**SUPPLIED PASSAGE**
────────────────────

Wikimedia Commons // Public Domain
Wikimedia Commons // Public Domain

The Apollo Astronaut Who Was Allergic to the Moon

Wikimedia Commons // Public Domain
Wikimedia Commons // Public Domain

The inside of Apollo 17’s lunar module smelled of gunpowder. It was December 1972, the last of NASA’s manned moon missions, and astronauts Eugene Cernan and Harrison “Jack” Schmitt had just finished a successful survey of the Valley of Taurus-Littrow, a spot on the southeastern “coast” of the Moon’s Sea of Serenity. They had returned to the landing module with their spacesuits caked in moondust.

The men brushed themselves off and removed their helmets. Suddenly, Schmitt began having a sneezing fit. His eyes reddened. His throat itched. His sinuses clogged.

“I didn’t know I had lunar dust hay fever,” Schmitt said. Listening in, men stationed back on Earth began to bust Schmitt’s chops over the radio transmission. “It’s funny they don’t check for that,” said Joseph Allen at Mission Control. “Maybe that’s the trouble with the cheap noses, Jack.”

Schmitt, it turns out, was basically allergic to the Moon.


Of all the difficulties involved with putting a man on the Moon, “the major issue the Apollo astronauts pointed out was dust, dust, dust,” Larry Taylor, director of the Planetary Geosciences Institute, said in an interview with the Soil Science Society of America. The Apollo 11 astronauts griped that the “particles covered everything and a stain remained even after our best attempts to brush it off.” An Apollo 12 crew member moaned that the lunar module “had so much dust that when I took my helmet off, I was almost blinded.”

────────────────────

**SUPPLIED INFORMATION**
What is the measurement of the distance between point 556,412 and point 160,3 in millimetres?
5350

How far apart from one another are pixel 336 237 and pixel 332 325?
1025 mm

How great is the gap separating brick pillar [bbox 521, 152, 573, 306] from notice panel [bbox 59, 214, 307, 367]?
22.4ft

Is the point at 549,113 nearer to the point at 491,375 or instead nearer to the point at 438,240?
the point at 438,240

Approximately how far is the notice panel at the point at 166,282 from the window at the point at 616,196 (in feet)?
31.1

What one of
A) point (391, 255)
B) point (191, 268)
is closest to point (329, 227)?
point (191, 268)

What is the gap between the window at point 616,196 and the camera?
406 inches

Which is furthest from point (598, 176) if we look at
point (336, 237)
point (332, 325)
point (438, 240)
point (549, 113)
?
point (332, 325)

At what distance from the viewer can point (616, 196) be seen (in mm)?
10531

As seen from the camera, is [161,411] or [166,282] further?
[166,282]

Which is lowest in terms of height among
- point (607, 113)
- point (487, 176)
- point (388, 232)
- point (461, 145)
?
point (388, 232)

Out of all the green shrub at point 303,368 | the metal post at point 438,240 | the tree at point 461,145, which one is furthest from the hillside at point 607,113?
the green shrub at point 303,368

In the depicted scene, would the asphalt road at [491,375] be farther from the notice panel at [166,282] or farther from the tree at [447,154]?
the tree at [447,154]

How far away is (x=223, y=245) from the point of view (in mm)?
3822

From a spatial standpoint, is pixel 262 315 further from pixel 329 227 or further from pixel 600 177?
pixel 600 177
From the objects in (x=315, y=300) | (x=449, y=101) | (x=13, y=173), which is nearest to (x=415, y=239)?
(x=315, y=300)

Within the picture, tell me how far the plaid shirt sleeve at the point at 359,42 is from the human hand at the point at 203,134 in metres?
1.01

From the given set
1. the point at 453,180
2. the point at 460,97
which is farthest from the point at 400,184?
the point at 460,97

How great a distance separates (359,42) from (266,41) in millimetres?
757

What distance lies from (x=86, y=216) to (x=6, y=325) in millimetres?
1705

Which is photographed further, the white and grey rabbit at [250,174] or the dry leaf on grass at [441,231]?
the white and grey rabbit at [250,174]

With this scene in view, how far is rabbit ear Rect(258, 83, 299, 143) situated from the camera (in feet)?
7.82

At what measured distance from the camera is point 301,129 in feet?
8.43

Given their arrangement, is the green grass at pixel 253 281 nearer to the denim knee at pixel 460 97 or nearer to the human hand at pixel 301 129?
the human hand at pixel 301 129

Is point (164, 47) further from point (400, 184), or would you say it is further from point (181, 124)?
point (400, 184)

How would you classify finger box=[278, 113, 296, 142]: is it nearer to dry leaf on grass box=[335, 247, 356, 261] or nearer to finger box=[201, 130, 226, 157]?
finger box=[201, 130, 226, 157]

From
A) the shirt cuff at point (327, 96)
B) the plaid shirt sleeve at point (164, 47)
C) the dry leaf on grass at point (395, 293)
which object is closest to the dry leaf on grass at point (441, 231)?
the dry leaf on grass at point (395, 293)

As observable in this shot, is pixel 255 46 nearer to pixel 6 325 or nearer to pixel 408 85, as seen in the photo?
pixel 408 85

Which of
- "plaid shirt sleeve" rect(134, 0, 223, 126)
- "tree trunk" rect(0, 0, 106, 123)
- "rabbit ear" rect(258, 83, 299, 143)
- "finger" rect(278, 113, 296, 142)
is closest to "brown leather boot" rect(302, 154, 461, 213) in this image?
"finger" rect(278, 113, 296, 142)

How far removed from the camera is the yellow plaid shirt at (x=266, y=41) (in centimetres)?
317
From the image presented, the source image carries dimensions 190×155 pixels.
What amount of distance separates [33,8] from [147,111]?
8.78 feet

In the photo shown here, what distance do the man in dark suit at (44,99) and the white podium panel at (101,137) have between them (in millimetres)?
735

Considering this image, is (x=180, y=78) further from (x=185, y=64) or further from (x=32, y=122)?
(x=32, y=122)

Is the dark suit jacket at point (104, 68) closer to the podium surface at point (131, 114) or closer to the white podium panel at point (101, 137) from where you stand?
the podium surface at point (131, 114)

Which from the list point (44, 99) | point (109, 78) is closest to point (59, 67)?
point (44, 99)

────────────────────

**TASKS FOR THIS EXERCISE**
[A] Answer these about the article on the astronaut allergic to the Moon:
(i) Which Apollo mission's lunar module smelled of gunpowder?
(ii) Who at Mission Control made the remark about "cheap noses"?
(iii) What did an Apollo 12 crew member say nearly happened to him when he took his helmet off?
[B] Update the part of the article on the astronaut allergic to the Moon starting at "The inside of" and ending at "His sinuses clogged.", replacing "sneezing fit" with "coughing fit".

**TASK-BY-TASK SOLUTIONS**
[A]
(i) Apollo 17
(ii) Joseph Allen
(iii) He was almost blinded.

[B]
The inside of Apollo 17’s lunar module smelled of gunpowder. It was December 1972, the last of NASA’s manned moon missions, and astronauts Eugene Cernan and Harrison “Jack” Schmitt had just finished a successful survey of the Valley of Taurus-Littrow, a spot on the southeastern “coast” of the Moon’s Sea of Serenity. They had returned to the landing module with their spacesuits caked in moondust.

The men brushed themselves off and removed their helmets. Suddenly, Schmitt began having a coughing fit. His eyes reddened. His throat itched. His sinuses clogged.